At 2:00 pm on Sunday March 24, 1974, a group of about a 100 people, many of them students and professors from the UBC School of Architecture, came together in a mock funeral for the Birks Building, an eleven storey Edwardian masterpiece at Georgia and Granville with a terracotta façade and a curved front corner.
Story from Vancouver Exposed: Searching for the City’s Hidden History (also the cover photo). Photos by Angus McIntyre
And the band played:
They marched from the old Vancouver Art Gallery at Georgia and Thurlow, led by a police escort and accompanied by a New Orleans funeral band playing a sombre dirge.
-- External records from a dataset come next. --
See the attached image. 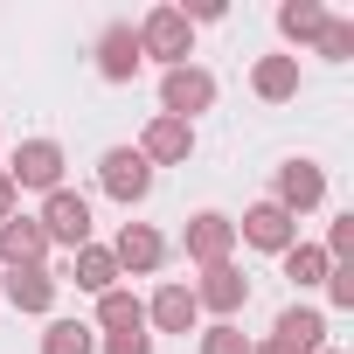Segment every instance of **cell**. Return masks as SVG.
Returning a JSON list of instances; mask_svg holds the SVG:
<instances>
[{
    "mask_svg": "<svg viewBox=\"0 0 354 354\" xmlns=\"http://www.w3.org/2000/svg\"><path fill=\"white\" fill-rule=\"evenodd\" d=\"M181 257H188L195 271H209V264H230V257H236V216H223V209H202V216H188V223H181Z\"/></svg>",
    "mask_w": 354,
    "mask_h": 354,
    "instance_id": "2",
    "label": "cell"
},
{
    "mask_svg": "<svg viewBox=\"0 0 354 354\" xmlns=\"http://www.w3.org/2000/svg\"><path fill=\"white\" fill-rule=\"evenodd\" d=\"M313 49H319L326 63H347V56H354V21H347V15H326V28H319Z\"/></svg>",
    "mask_w": 354,
    "mask_h": 354,
    "instance_id": "24",
    "label": "cell"
},
{
    "mask_svg": "<svg viewBox=\"0 0 354 354\" xmlns=\"http://www.w3.org/2000/svg\"><path fill=\"white\" fill-rule=\"evenodd\" d=\"M91 56H97V77H104V84H132V77H139V63H146V56H139L132 21H111V28L97 35V49H91Z\"/></svg>",
    "mask_w": 354,
    "mask_h": 354,
    "instance_id": "14",
    "label": "cell"
},
{
    "mask_svg": "<svg viewBox=\"0 0 354 354\" xmlns=\"http://www.w3.org/2000/svg\"><path fill=\"white\" fill-rule=\"evenodd\" d=\"M250 354H292V347H285V340H271V333H264V340H257V347H250Z\"/></svg>",
    "mask_w": 354,
    "mask_h": 354,
    "instance_id": "30",
    "label": "cell"
},
{
    "mask_svg": "<svg viewBox=\"0 0 354 354\" xmlns=\"http://www.w3.org/2000/svg\"><path fill=\"white\" fill-rule=\"evenodd\" d=\"M271 202L299 223V216H313L319 202H326V167L319 160H306V153H292V160H278V181H271Z\"/></svg>",
    "mask_w": 354,
    "mask_h": 354,
    "instance_id": "5",
    "label": "cell"
},
{
    "mask_svg": "<svg viewBox=\"0 0 354 354\" xmlns=\"http://www.w3.org/2000/svg\"><path fill=\"white\" fill-rule=\"evenodd\" d=\"M97 188L118 202V209H139L153 195V167L139 160V146H104L97 153Z\"/></svg>",
    "mask_w": 354,
    "mask_h": 354,
    "instance_id": "4",
    "label": "cell"
},
{
    "mask_svg": "<svg viewBox=\"0 0 354 354\" xmlns=\"http://www.w3.org/2000/svg\"><path fill=\"white\" fill-rule=\"evenodd\" d=\"M132 35H139V56H146V63H160V70H181V63L195 56V28L181 21V8H174V0L146 8Z\"/></svg>",
    "mask_w": 354,
    "mask_h": 354,
    "instance_id": "1",
    "label": "cell"
},
{
    "mask_svg": "<svg viewBox=\"0 0 354 354\" xmlns=\"http://www.w3.org/2000/svg\"><path fill=\"white\" fill-rule=\"evenodd\" d=\"M319 28H326V8H319V0H285V8H278V35H285L292 49H313ZM292 49H285V56H292Z\"/></svg>",
    "mask_w": 354,
    "mask_h": 354,
    "instance_id": "20",
    "label": "cell"
},
{
    "mask_svg": "<svg viewBox=\"0 0 354 354\" xmlns=\"http://www.w3.org/2000/svg\"><path fill=\"white\" fill-rule=\"evenodd\" d=\"M188 292H195V306H202L209 319H236V313L250 306V278H243V264H236V257H230V264H209Z\"/></svg>",
    "mask_w": 354,
    "mask_h": 354,
    "instance_id": "9",
    "label": "cell"
},
{
    "mask_svg": "<svg viewBox=\"0 0 354 354\" xmlns=\"http://www.w3.org/2000/svg\"><path fill=\"white\" fill-rule=\"evenodd\" d=\"M236 243H250V250H264V257H285V250L299 243V223L264 195V202H250V209L236 216Z\"/></svg>",
    "mask_w": 354,
    "mask_h": 354,
    "instance_id": "8",
    "label": "cell"
},
{
    "mask_svg": "<svg viewBox=\"0 0 354 354\" xmlns=\"http://www.w3.org/2000/svg\"><path fill=\"white\" fill-rule=\"evenodd\" d=\"M97 354H153V333H97Z\"/></svg>",
    "mask_w": 354,
    "mask_h": 354,
    "instance_id": "27",
    "label": "cell"
},
{
    "mask_svg": "<svg viewBox=\"0 0 354 354\" xmlns=\"http://www.w3.org/2000/svg\"><path fill=\"white\" fill-rule=\"evenodd\" d=\"M56 271L49 264H21V271H8V278H0V299H8L15 313H28V319H49L56 313Z\"/></svg>",
    "mask_w": 354,
    "mask_h": 354,
    "instance_id": "12",
    "label": "cell"
},
{
    "mask_svg": "<svg viewBox=\"0 0 354 354\" xmlns=\"http://www.w3.org/2000/svg\"><path fill=\"white\" fill-rule=\"evenodd\" d=\"M195 326H202V306H195V292L181 278H167L146 299V333H195Z\"/></svg>",
    "mask_w": 354,
    "mask_h": 354,
    "instance_id": "13",
    "label": "cell"
},
{
    "mask_svg": "<svg viewBox=\"0 0 354 354\" xmlns=\"http://www.w3.org/2000/svg\"><path fill=\"white\" fill-rule=\"evenodd\" d=\"M195 340H202V354H250L257 347L236 319H209V326H195Z\"/></svg>",
    "mask_w": 354,
    "mask_h": 354,
    "instance_id": "23",
    "label": "cell"
},
{
    "mask_svg": "<svg viewBox=\"0 0 354 354\" xmlns=\"http://www.w3.org/2000/svg\"><path fill=\"white\" fill-rule=\"evenodd\" d=\"M63 167H70L63 139H21V146H15V160H8V181H15V195H21V188L56 195V188H63Z\"/></svg>",
    "mask_w": 354,
    "mask_h": 354,
    "instance_id": "3",
    "label": "cell"
},
{
    "mask_svg": "<svg viewBox=\"0 0 354 354\" xmlns=\"http://www.w3.org/2000/svg\"><path fill=\"white\" fill-rule=\"evenodd\" d=\"M250 91H257L264 104H292V97H299V56H285V49H278V56H257V63H250Z\"/></svg>",
    "mask_w": 354,
    "mask_h": 354,
    "instance_id": "17",
    "label": "cell"
},
{
    "mask_svg": "<svg viewBox=\"0 0 354 354\" xmlns=\"http://www.w3.org/2000/svg\"><path fill=\"white\" fill-rule=\"evenodd\" d=\"M0 264H8V271H21V264H49V236H42V223L35 216H8V223H0Z\"/></svg>",
    "mask_w": 354,
    "mask_h": 354,
    "instance_id": "15",
    "label": "cell"
},
{
    "mask_svg": "<svg viewBox=\"0 0 354 354\" xmlns=\"http://www.w3.org/2000/svg\"><path fill=\"white\" fill-rule=\"evenodd\" d=\"M223 15H230L223 0H195V8H181V21H188V28H202V21H223Z\"/></svg>",
    "mask_w": 354,
    "mask_h": 354,
    "instance_id": "28",
    "label": "cell"
},
{
    "mask_svg": "<svg viewBox=\"0 0 354 354\" xmlns=\"http://www.w3.org/2000/svg\"><path fill=\"white\" fill-rule=\"evenodd\" d=\"M35 223H42L49 250H84V243H91V230H97V223H91V202H84L77 188L42 195V216H35Z\"/></svg>",
    "mask_w": 354,
    "mask_h": 354,
    "instance_id": "6",
    "label": "cell"
},
{
    "mask_svg": "<svg viewBox=\"0 0 354 354\" xmlns=\"http://www.w3.org/2000/svg\"><path fill=\"white\" fill-rule=\"evenodd\" d=\"M271 340H285L292 354H319V347H326V313H319V306H299V299H292V306H285V313L271 319Z\"/></svg>",
    "mask_w": 354,
    "mask_h": 354,
    "instance_id": "16",
    "label": "cell"
},
{
    "mask_svg": "<svg viewBox=\"0 0 354 354\" xmlns=\"http://www.w3.org/2000/svg\"><path fill=\"white\" fill-rule=\"evenodd\" d=\"M139 160H146L153 174H160V167H188V160H195V125L153 111V118H146V132H139Z\"/></svg>",
    "mask_w": 354,
    "mask_h": 354,
    "instance_id": "11",
    "label": "cell"
},
{
    "mask_svg": "<svg viewBox=\"0 0 354 354\" xmlns=\"http://www.w3.org/2000/svg\"><path fill=\"white\" fill-rule=\"evenodd\" d=\"M319 354H347V347H319Z\"/></svg>",
    "mask_w": 354,
    "mask_h": 354,
    "instance_id": "31",
    "label": "cell"
},
{
    "mask_svg": "<svg viewBox=\"0 0 354 354\" xmlns=\"http://www.w3.org/2000/svg\"><path fill=\"white\" fill-rule=\"evenodd\" d=\"M319 292H326V306H333V313H354V264H333Z\"/></svg>",
    "mask_w": 354,
    "mask_h": 354,
    "instance_id": "26",
    "label": "cell"
},
{
    "mask_svg": "<svg viewBox=\"0 0 354 354\" xmlns=\"http://www.w3.org/2000/svg\"><path fill=\"white\" fill-rule=\"evenodd\" d=\"M278 264H285V278H292L299 292H313V285H326V271H333V264H326V250H319V243H306V236H299V243H292V250H285Z\"/></svg>",
    "mask_w": 354,
    "mask_h": 354,
    "instance_id": "21",
    "label": "cell"
},
{
    "mask_svg": "<svg viewBox=\"0 0 354 354\" xmlns=\"http://www.w3.org/2000/svg\"><path fill=\"white\" fill-rule=\"evenodd\" d=\"M319 250H326V264H354V209L326 223V243Z\"/></svg>",
    "mask_w": 354,
    "mask_h": 354,
    "instance_id": "25",
    "label": "cell"
},
{
    "mask_svg": "<svg viewBox=\"0 0 354 354\" xmlns=\"http://www.w3.org/2000/svg\"><path fill=\"white\" fill-rule=\"evenodd\" d=\"M15 209H21V195H15V181H8V167H0V223H8Z\"/></svg>",
    "mask_w": 354,
    "mask_h": 354,
    "instance_id": "29",
    "label": "cell"
},
{
    "mask_svg": "<svg viewBox=\"0 0 354 354\" xmlns=\"http://www.w3.org/2000/svg\"><path fill=\"white\" fill-rule=\"evenodd\" d=\"M209 104H216V77H209L202 63H181V70H160V111H167V118L195 125V118H202Z\"/></svg>",
    "mask_w": 354,
    "mask_h": 354,
    "instance_id": "7",
    "label": "cell"
},
{
    "mask_svg": "<svg viewBox=\"0 0 354 354\" xmlns=\"http://www.w3.org/2000/svg\"><path fill=\"white\" fill-rule=\"evenodd\" d=\"M70 278H77V292L104 299V292L118 285V264H111V250H104V243H84V250H70Z\"/></svg>",
    "mask_w": 354,
    "mask_h": 354,
    "instance_id": "19",
    "label": "cell"
},
{
    "mask_svg": "<svg viewBox=\"0 0 354 354\" xmlns=\"http://www.w3.org/2000/svg\"><path fill=\"white\" fill-rule=\"evenodd\" d=\"M97 333H146V299L132 285H111L97 299Z\"/></svg>",
    "mask_w": 354,
    "mask_h": 354,
    "instance_id": "18",
    "label": "cell"
},
{
    "mask_svg": "<svg viewBox=\"0 0 354 354\" xmlns=\"http://www.w3.org/2000/svg\"><path fill=\"white\" fill-rule=\"evenodd\" d=\"M42 354H97V326L91 319H49L42 326Z\"/></svg>",
    "mask_w": 354,
    "mask_h": 354,
    "instance_id": "22",
    "label": "cell"
},
{
    "mask_svg": "<svg viewBox=\"0 0 354 354\" xmlns=\"http://www.w3.org/2000/svg\"><path fill=\"white\" fill-rule=\"evenodd\" d=\"M104 250H111L118 278H153V271L167 264V236H160L153 223H125V230H118V236H111Z\"/></svg>",
    "mask_w": 354,
    "mask_h": 354,
    "instance_id": "10",
    "label": "cell"
}]
</instances>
The mourners assembled under the “meet me at the Birk’s clock,” an ornate iron timepiece that stood more than 20 feet tall and for decades had been a local landmark and familiar meeting place. For generations of Vancouverites, “Meet you at the Birks clock” was a common phrase.
An act of architectural vanalism:
On this day, it was too late to stop the demolition—it had already begun—but not too late to protest what author and artist Michael Kluckner and others have called an egregious act of architectural vandalism.
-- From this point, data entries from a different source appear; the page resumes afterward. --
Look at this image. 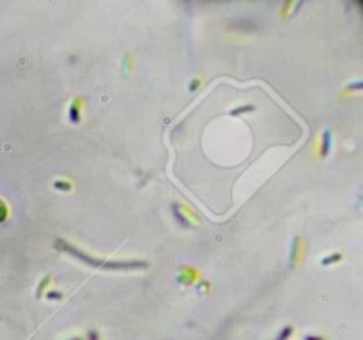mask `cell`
I'll use <instances>...</instances> for the list:
<instances>
[{
  "instance_id": "cell-1",
  "label": "cell",
  "mask_w": 363,
  "mask_h": 340,
  "mask_svg": "<svg viewBox=\"0 0 363 340\" xmlns=\"http://www.w3.org/2000/svg\"><path fill=\"white\" fill-rule=\"evenodd\" d=\"M4 216H6V209H4V205L0 204V220H2Z\"/></svg>"
}]
</instances>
The crew working on the new building across the road shut off the air compressors and laid down their tools. Reverend Jack Kent, chaplain of the Vancouver Mariners Club officiated. He was accompanied by a choir.
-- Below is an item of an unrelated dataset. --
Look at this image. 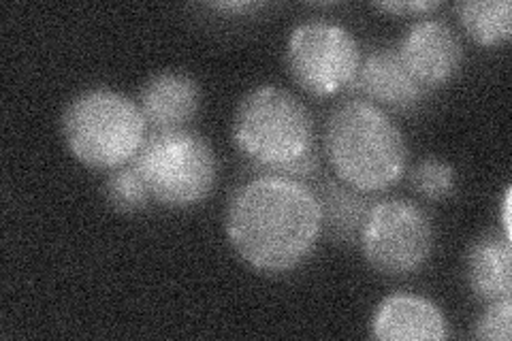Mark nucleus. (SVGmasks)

Angus McIntyre then 26, grabbed his Konica Autoreflex T2 35mm camera and rode his bike downtown to record the event.
Ceremony:
“There was a Gathering, a Sharing of Ideas, a Choir performance and a Laying of the Wreaths,” Angus told me. “A small group of people wearing recycled videotape clothing put hexes on new buildings nearby. As soon as it came time to return to the Art Gallery, the band switched to Dixieland jazz, and the mood became slightly more upbeat.”
And just like that, the beautiful old Birks Building—well not that old really—only 61 in 1974—was killed off to make way for the Scotia Tower and Vancouver Centre mall.
The only positive thing to come out of the loss of this much-loved building was that it mobilized the heritage preservation community in Vancouver and saved many of our other fine old buildings such as the Orpheum Theatre, Hudson’s Bay, Waterfront Station, the Hotel Vancouver and the Marine Building—from a similar fate.